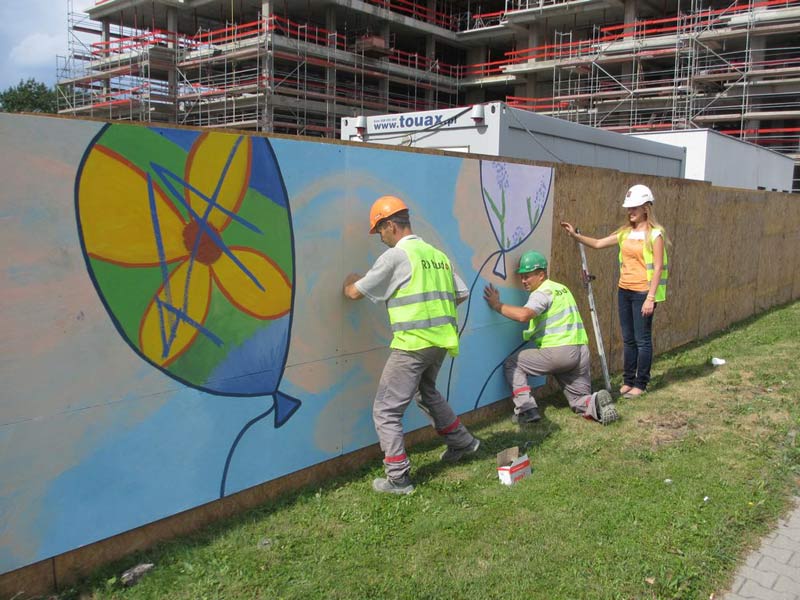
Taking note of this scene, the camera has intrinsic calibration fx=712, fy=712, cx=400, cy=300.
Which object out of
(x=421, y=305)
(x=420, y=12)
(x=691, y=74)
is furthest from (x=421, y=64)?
---
THE TASK = Rewrite the items with "furthest" replaced by "farthest" and everything else unchanged. Leave out the pictures.

THE RESPONSE =
Taking note of this scene, the camera has intrinsic calibration fx=712, fy=712, cx=400, cy=300.
Which object out of
(x=421, y=305)
(x=420, y=12)
(x=691, y=74)
is farthest from (x=421, y=64)?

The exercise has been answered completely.